But the development and location of a distribution center itself is a "semipermanent" commitment. Demand characteristics are directly related to physical-distribution systems. Where demand is widely variable, then distribution facilities are usually concentrated in fewer locales. Where demand is continuous and rather consistent, as is the case for some food products, distribution facilities can be decentralized. A highly variable demand makes it difficult to design effective physical-distribution systems and control costs, while a stable demand permits it. In between these extremes, where demand patterns can be discerned through analysis, as with seasonal products, reasonable distributions systems may be approximated. Product characteristics help to determine the optimal design and type of physical-distribution system. The ability of products such as luxury items to absorb costs is particularly important. High-value items, if heavily stocked, mean a heavy inventory investment and hence increased costs. Their storage is often minimized. For them transportation is a modest amount of the total price. Physical-distribution systems are geared to the optimization of the system as a whole rather than of any part of it (Simchi-Levi et al 2008).
The case of Pedigree Petfoods shows that a manufacturer is confronted with making a choice from among a variety of distribution alternatives. Although generalized solutions to all distribution channel decisions cannot be formulated, general guidelines can. In theory, the economic functions of channel members can be analyzed, significant factors and forces shaping distribution systems can be assessed, and the variety of channel arrangements currently employed to overcome distribution barriers can be classified (Slack et al 2002).
= = = =
* **Exercise instructions**: Extend the passage on physical-distribution systems and channel decisions, beginning after its final sentence.
= = = =
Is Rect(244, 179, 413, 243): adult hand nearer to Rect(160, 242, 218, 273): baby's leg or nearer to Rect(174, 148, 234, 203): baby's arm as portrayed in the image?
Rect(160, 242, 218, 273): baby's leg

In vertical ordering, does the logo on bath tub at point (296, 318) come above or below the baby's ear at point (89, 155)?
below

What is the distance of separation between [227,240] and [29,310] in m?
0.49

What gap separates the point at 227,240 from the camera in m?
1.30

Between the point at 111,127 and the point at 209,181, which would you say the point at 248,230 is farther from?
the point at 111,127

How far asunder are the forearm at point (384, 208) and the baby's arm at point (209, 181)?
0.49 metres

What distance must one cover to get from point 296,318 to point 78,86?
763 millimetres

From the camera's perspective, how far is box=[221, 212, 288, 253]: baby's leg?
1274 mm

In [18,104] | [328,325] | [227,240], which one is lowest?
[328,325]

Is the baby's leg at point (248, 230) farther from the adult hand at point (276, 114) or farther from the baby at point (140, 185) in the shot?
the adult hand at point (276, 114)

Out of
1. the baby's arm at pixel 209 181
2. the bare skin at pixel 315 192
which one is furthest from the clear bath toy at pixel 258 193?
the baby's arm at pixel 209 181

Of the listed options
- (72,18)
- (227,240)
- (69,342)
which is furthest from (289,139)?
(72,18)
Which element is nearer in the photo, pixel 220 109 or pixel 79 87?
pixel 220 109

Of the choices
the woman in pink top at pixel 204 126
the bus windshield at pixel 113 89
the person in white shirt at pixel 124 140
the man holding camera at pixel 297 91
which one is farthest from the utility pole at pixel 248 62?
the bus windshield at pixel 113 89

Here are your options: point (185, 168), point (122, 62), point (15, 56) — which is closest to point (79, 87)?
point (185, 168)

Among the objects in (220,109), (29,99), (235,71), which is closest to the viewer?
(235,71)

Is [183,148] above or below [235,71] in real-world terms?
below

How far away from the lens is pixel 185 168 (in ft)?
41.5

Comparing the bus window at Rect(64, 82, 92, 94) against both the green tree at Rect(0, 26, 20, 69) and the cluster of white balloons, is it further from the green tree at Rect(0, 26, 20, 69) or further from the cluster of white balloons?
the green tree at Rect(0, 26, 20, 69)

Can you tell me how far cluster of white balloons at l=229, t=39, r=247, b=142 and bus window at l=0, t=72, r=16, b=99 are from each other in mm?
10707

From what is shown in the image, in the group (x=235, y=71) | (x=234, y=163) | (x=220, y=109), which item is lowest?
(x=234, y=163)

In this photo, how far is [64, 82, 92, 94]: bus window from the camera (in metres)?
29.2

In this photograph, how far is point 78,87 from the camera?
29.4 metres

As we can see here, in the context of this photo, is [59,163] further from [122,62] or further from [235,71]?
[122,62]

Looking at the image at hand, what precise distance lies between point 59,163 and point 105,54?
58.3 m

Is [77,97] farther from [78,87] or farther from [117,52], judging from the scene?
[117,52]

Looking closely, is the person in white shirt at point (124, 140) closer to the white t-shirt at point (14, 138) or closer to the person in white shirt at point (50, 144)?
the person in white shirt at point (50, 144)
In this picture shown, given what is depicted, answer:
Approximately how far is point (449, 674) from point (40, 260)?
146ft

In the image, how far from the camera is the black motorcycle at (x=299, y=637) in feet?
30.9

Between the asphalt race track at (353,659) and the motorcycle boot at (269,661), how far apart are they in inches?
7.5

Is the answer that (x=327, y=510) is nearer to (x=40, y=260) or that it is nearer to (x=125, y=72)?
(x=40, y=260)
= = = =
* **Reply**:
According to Baudin (2005), the overall function of distribution channels is the concentration and dispersion of products in relation to market needs. Four sorting processes are fundamental to the activities of these channels: (1) sorting out: breaking down heterogeneous supply into separate homogeneous stock. (2) accumulation: bringing together similar stocks into a homogeneous supply. The channel functions, concentration and dispersion, are related to the homogeneity and heterogeneity of supply, and the appropriate sorting process must be provided. Successive channel stages attempt to overcome any discrepancy between product assortment and market requirements. Customer requirements of one or two units are at variance with supplier requirements of mass production.
The case of Pedigree Petfoods allows to say that physical-distribution activities are performed as a number of dependent functions. To plan, direct, and coordinate physical distribution activities, it is desirable to group them all within a single department. This is usually achieved in retailing and wholesaling under the operations department. Manufacturing generally lacks such coordination. Physical distribution as a concept sees the physical movement of goods as a set of related activities carried on by a number of firms at various levels, linked together to form a total distribution system. Logistical decisions and the design of a company's movement-and-storage system result from cost-market requirement analysis of alternatives. It involves a balancing of transfer costs, operating costs, and marketing factors (Stroh, 2006).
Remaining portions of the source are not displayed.